Material:
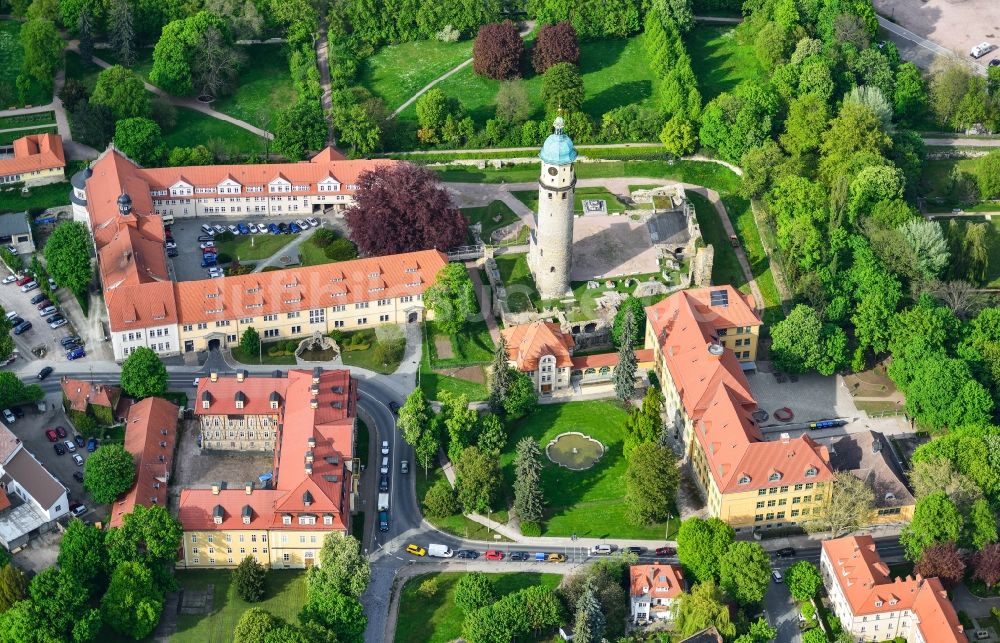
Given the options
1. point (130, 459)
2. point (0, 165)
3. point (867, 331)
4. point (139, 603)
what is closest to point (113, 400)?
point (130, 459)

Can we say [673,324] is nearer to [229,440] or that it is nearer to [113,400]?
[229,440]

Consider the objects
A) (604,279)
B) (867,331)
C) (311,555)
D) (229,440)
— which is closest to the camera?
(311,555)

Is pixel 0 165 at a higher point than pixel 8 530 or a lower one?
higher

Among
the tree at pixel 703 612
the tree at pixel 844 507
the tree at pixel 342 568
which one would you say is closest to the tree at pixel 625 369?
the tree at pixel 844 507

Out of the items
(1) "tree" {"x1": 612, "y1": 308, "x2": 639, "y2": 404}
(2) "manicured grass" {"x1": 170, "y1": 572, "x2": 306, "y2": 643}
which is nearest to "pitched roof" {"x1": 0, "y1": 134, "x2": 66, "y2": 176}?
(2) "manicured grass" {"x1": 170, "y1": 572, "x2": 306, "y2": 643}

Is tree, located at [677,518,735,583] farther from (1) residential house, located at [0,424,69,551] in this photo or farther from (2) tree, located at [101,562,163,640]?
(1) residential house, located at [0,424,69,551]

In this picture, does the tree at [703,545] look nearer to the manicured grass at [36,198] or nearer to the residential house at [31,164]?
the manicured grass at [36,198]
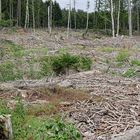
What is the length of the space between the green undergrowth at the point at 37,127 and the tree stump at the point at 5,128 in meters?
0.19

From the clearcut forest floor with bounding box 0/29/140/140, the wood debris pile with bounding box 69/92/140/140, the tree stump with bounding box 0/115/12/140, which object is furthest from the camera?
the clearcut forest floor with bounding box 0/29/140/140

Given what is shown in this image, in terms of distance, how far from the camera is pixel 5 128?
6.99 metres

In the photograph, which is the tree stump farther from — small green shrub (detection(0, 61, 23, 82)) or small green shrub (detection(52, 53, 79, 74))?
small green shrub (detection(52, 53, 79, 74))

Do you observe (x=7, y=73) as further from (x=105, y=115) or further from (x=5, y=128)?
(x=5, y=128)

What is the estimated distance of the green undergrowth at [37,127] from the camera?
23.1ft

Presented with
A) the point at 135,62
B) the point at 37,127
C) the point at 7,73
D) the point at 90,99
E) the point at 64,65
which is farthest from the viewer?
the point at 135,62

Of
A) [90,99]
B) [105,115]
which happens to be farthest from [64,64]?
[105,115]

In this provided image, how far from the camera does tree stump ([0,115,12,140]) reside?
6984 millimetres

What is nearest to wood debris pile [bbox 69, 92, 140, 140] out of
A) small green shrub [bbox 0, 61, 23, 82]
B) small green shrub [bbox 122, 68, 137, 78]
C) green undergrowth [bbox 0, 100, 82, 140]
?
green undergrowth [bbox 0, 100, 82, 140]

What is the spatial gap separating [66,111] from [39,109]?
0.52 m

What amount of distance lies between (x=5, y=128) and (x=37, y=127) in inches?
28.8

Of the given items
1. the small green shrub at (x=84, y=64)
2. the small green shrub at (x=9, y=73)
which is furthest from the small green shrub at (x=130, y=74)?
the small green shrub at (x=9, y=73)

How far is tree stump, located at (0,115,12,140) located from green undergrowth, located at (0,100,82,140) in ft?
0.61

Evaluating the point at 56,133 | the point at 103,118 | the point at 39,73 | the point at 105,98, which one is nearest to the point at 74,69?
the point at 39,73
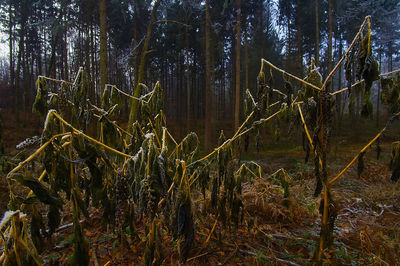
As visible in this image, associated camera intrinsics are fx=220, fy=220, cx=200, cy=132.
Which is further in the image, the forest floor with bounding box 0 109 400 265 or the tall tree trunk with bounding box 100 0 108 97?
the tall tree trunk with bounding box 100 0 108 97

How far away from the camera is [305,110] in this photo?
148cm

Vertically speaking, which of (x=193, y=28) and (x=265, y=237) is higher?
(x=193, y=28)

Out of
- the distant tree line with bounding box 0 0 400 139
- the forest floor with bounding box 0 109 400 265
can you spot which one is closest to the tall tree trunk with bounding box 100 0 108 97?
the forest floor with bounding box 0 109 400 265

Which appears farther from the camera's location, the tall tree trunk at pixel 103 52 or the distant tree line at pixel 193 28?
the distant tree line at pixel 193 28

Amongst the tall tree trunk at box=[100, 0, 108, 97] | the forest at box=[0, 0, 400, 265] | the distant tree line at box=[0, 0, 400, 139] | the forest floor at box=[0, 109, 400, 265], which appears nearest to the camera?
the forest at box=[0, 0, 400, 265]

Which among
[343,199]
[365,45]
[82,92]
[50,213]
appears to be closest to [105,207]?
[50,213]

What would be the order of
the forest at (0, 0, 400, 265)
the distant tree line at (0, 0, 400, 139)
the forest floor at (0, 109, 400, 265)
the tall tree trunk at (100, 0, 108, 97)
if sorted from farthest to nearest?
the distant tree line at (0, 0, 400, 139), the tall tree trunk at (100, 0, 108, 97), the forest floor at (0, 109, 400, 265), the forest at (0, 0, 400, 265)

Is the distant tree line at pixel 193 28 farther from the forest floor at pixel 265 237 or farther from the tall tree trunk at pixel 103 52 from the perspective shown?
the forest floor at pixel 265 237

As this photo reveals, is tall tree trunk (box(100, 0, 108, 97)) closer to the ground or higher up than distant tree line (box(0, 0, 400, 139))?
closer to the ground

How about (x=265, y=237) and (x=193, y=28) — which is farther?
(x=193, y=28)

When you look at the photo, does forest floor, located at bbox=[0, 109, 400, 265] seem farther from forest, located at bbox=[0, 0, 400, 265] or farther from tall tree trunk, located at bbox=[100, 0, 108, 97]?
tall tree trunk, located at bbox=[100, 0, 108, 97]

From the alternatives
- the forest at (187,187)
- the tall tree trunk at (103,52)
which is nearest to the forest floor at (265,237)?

Goal: Format the lines of the listing, starting with the line containing "From the clearcut" and going on through the line containing "6.99 metres", as a Markdown table with the columns Row and Content. Put a row number in Row and the full line in Content, and leave out blank lines.

Result of this exercise:
| Row | Content |
|---|---|
| 1 | From the clearcut forest floor with bounding box 0/29/140/140, the wood debris pile with bounding box 69/92/140/140, the tree stump with bounding box 0/115/12/140, which object is furthest from the camera? |
| 2 | the clearcut forest floor with bounding box 0/29/140/140 |
| 3 | Given what is shown in this image, in terms of distance, how far from the camera is pixel 5 128? |
| 4 | 6.99 metres |